- Associated Press - Monday, March 3, 2014

SALEM, Ore. (AP) - Public employee unions and anti-union petitioners agreed Monday to a cease-fire on competing ballot measures, avoiding an expensive and bruising showdown between unions and business interests.

The decision is a coup for Gov. John Kitzhaber, who has worked for more than a year to get business and labor interests to move past their acrimonious 2010 fight over two measures that raised taxes on corporations and the wealthy. He hopes to eventually broker a compromise that would have both sides support a wide-ranging tax-reform effort designed to reduce Oregon’s heavy reliance on personal income taxes to fund schools and state government, but the ballot measures threatened to poison the waters.

“Instead of spending millions on ballot measure battles, we have an agreement that provides an opportunity for people to work with one another on solving Oregon’s biggest problems,” Kitzhaber said in a statement. “I appreciate the willingness of the measures’ sponsors to take this enormous step forward.”

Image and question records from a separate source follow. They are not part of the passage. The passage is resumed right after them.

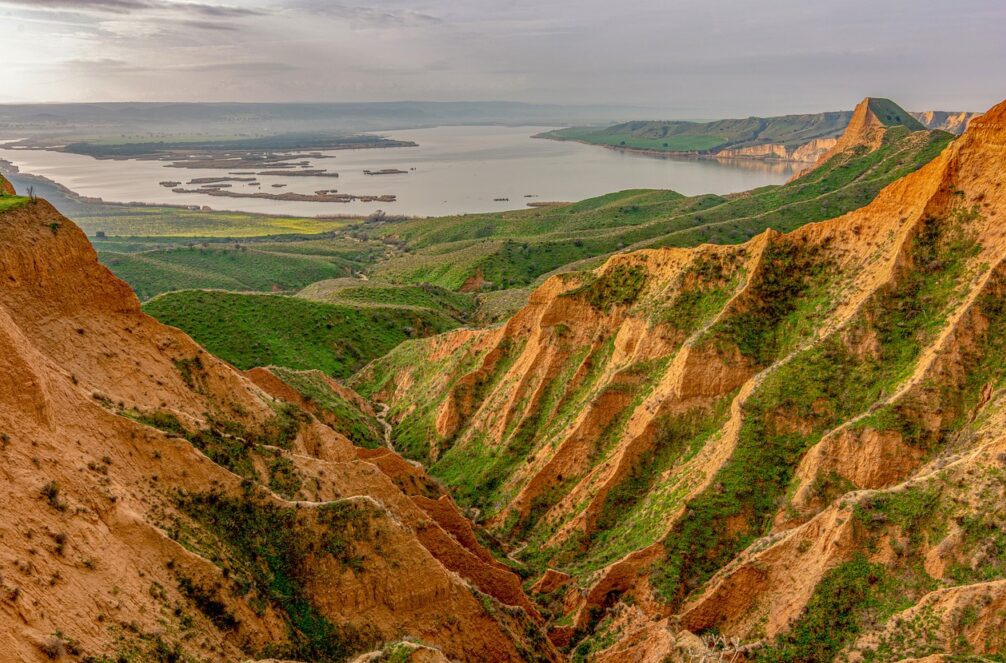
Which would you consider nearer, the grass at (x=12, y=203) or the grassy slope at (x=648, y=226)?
the grass at (x=12, y=203)

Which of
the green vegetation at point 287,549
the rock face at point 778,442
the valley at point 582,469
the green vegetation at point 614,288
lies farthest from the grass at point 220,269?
the green vegetation at point 287,549

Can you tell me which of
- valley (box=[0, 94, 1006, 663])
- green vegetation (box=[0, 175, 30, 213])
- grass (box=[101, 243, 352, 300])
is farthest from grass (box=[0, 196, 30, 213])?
grass (box=[101, 243, 352, 300])

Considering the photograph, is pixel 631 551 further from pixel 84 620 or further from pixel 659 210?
pixel 659 210

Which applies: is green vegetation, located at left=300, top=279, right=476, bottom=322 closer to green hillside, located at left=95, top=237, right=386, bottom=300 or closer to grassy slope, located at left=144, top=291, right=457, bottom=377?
grassy slope, located at left=144, top=291, right=457, bottom=377

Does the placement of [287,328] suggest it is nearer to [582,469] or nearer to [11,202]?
[582,469]

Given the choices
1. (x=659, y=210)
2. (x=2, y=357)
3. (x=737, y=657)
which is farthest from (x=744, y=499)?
(x=659, y=210)

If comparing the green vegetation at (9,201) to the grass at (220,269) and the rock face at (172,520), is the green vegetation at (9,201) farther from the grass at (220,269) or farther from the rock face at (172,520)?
the grass at (220,269)

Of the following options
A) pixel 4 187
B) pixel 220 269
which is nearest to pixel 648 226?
pixel 220 269
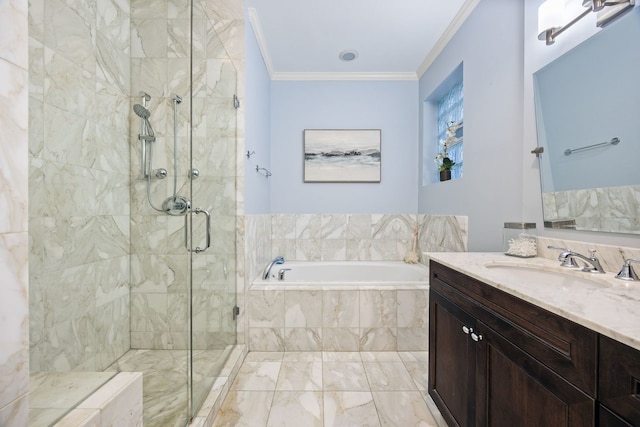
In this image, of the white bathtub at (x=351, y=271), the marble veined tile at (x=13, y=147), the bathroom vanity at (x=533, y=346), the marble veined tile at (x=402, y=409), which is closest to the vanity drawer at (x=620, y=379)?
the bathroom vanity at (x=533, y=346)

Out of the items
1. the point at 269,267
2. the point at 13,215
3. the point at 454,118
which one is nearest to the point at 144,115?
the point at 13,215

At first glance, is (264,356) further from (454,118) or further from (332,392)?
(454,118)

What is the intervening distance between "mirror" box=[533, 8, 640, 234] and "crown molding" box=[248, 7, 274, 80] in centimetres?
204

Our Oregon, a liberal group backed primarily by public-employee unions, has agreed to withdraw 10 proposed measures that would increase taxes on corporations and the wealthy. The group had said it would decide later which of the 10 to move forward with.

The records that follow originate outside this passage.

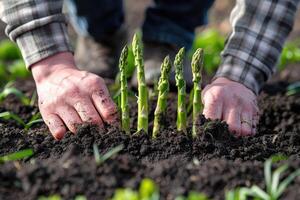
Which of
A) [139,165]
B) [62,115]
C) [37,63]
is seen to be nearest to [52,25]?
[37,63]

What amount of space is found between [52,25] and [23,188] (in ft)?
3.72

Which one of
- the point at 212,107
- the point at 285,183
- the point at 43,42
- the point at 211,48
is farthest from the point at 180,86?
the point at 211,48

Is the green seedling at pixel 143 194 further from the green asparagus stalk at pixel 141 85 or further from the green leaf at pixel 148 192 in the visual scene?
the green asparagus stalk at pixel 141 85

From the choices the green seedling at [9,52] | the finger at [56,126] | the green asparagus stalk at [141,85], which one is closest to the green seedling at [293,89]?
the green asparagus stalk at [141,85]

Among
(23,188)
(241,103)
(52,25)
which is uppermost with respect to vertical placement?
(52,25)

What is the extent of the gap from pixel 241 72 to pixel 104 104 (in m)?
0.80

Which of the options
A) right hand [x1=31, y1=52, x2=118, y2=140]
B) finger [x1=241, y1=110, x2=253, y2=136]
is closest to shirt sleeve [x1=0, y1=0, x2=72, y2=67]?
right hand [x1=31, y1=52, x2=118, y2=140]

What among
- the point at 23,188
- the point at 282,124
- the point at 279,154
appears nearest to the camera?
→ the point at 23,188

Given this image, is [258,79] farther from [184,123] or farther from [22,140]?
[22,140]

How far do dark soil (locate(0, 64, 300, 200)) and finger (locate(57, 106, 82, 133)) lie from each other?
0.06 metres

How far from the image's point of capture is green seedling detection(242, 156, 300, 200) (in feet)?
7.31

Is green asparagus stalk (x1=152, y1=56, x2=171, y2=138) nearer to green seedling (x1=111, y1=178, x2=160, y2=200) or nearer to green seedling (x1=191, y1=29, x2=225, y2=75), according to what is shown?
green seedling (x1=111, y1=178, x2=160, y2=200)

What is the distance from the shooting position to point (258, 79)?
3467 mm

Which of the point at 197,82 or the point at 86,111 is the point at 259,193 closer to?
the point at 197,82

In a statement from its campaign arm, Our Oregon said withdrawing the measures clears the way for Kitzhaber to continue trying to broker a tax-reform compromise.

“The best news out of this deal is that Oregon workers will not have to face a major, multi-million-dollar attack from out-of-state corporate interests,” the statement said.

Petitioners also withdrew two anti-union ballot measures that would have crippled unions’ ability to exercise their influence in campaigns and in the Capitol. One measure would have prohibited the use of workers’ payroll deductions for politics; the other would have eliminated a requirement that union-represented workers pay dues.

Braeda Libby, a petitioner on the two union measures, said she signed the withdrawal paperwork “with a heavy heart” because she still believes in the cause. She said she was disappointed in the ballot title written by the attorney general’s office, which she felt was convoluted.

The secretary of state’s online system for tracking petitions confirmed that they had been withdrawn.

Last month, Kitzhaber also brokered a compromise between hospitals and the union representing their workers. The Service Employees International Union had proposed ballot measures that would have capped pay for hospital executives, required a minimum amount of charity care and required them to publish pricing information online.